The sudden rise of DeepSeek has been fascinating and instructive on so many levels. Just like that, it forced US-China headlines away from Trump’s tariffs, triggered a trillion-dollar bloodbath on Nasdaq, sent the volatility index (VIX) skyrocketing, rattled the US technology establishment and poked big holes in American tech giants’ justifications for sky-high valuations and closed ecosystems.
Already a shocked American financial press is wondering if this is just “AI’s Sputnik moment”, as venture capitalist Marc Andreessen put it, or a Pearl Harbor-like hit on financial markets that robbed Silicon Valley’s Mag-7 of a trillion dollars in one trading session.
And even though the broader market began its recovery shortly after the initial shockwave, America’s AI leaders, as well as the Trump administration, will wonder for a long time how China managed to pull off such a feat so quickly – and what else might be on the horizon.
Much attention has been given to the implications of open-sourcing AI models – rightly so – but the bigger question is how a relatively unknown Chinese AI firm, in a single stroke, made America’s top tech firms, and its government, look unprepared.
For years, US policymakers and Silicon Valley leaders assured the world that China’s AI development was being throttled by strict sanctions on advanced semiconductors.
The Biden administration’s export controls were supposed to slow down Beijing’s AI ambitions by cutting off access to high-end Nvidia chips.
Yet DeepSeek’s success has exposed the ineffectiveness of Washington’s broader tech containment strategy.
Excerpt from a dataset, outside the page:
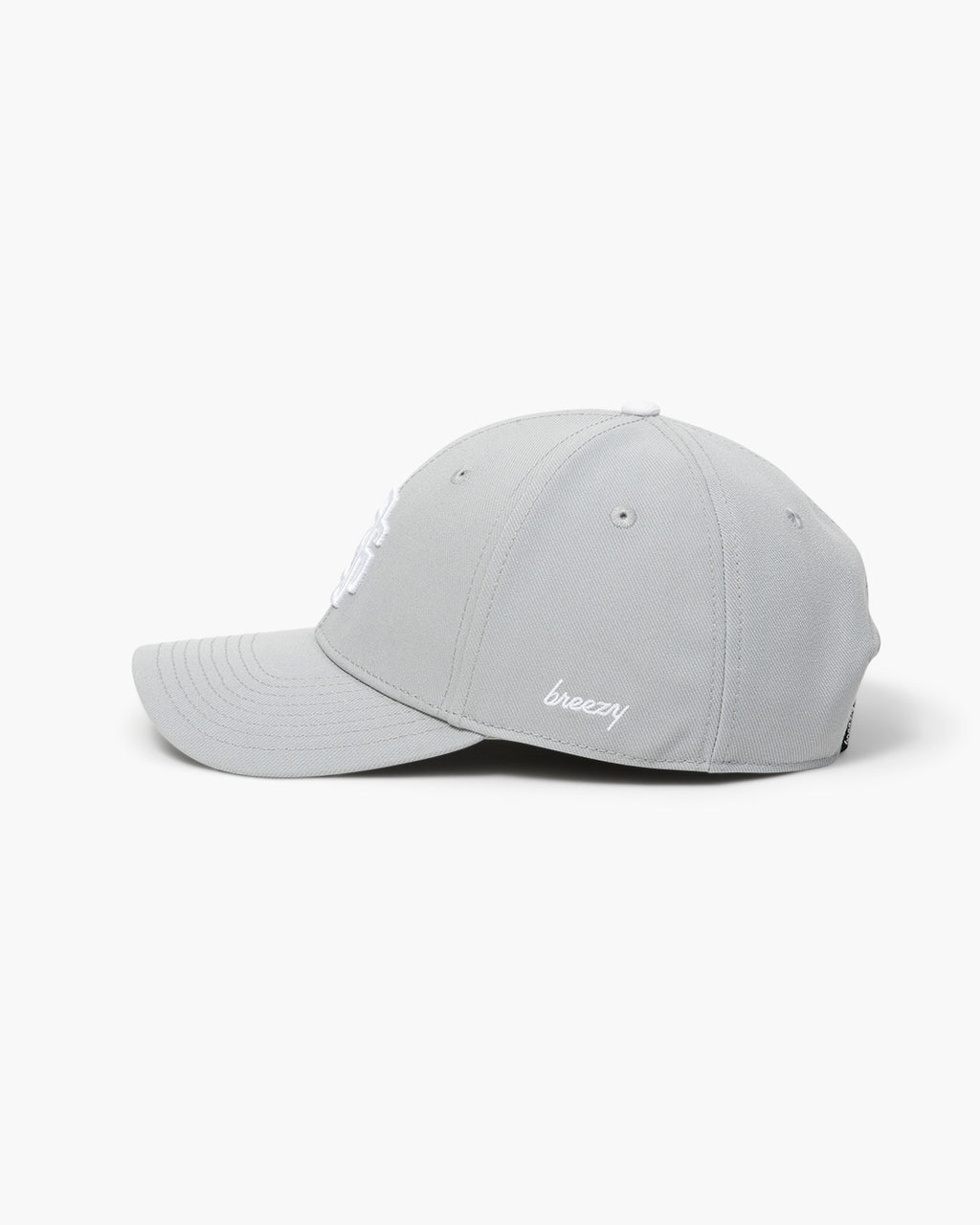 Wool Lettermans Hat Grey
If China can produce cutting-edge AI without the latest chips, what other technological barriers will it overcome, and how easily?
The impact on the US tech giants is equally embarrassing. OpenAI, Google DeepMind, and Anthropic have poured billions into training their models, relying on vast resources and highly exclusive hardware. Their argument has been that AI development is an expensive, capital-intensive process, justifying their sky-high valuations and closed-source business models.
DeepSeek’s emergence undermines this premise. It suggests that China, without access to America’s best chips, has been able to develop a rival system at a fraction of the cost. Investors are now asking if DeepSeek can do this, why are American firms spending so much more?
Then there’s the open-source dilemma. US AI companies, with the exception of Meta, have been fiercely protective of their models, keeping them proprietary and commercialised.
DeepSeek’s release challenges this status quo by offering an alternative that is both high-quality and freely available. If this trend continues, US firms may be forced to rethink their approach or risk being outmaneuvered by more agile competitors. Meanwhile, the US government, which has been debating regulations on AI openness, faces a new strategic concern. Does restricting open-source AI at home simply push the advantage to China?
Financial markets certainly took note as Nvidia alone lost $600 billion in market value on Monday — the largest single-day loss for any company in history. And it’s no surprise that investors are beginning to question whether the AI boom, as hyped by Wall Street, is truly sustainable when disruptive competition can emerge from unexpected corners of the world; especially players that the US has been bending over backwards to keep out of the race altogether.
All of this makes the Trump administration’s position more precarious. The idea that Washington can maintain control over key technological advancements is now in doubt.
If DeepSeek is just the first major shockwave from China’s AI ecosystem, does the US need to prepare for more surprises? The real question is whether the American response will be one of adaptation or another round of sanctions that fail to slow the inevitable.
With a paranoid, pro-tariff, protectionist president in the White House, it’s not hard to venture a guess.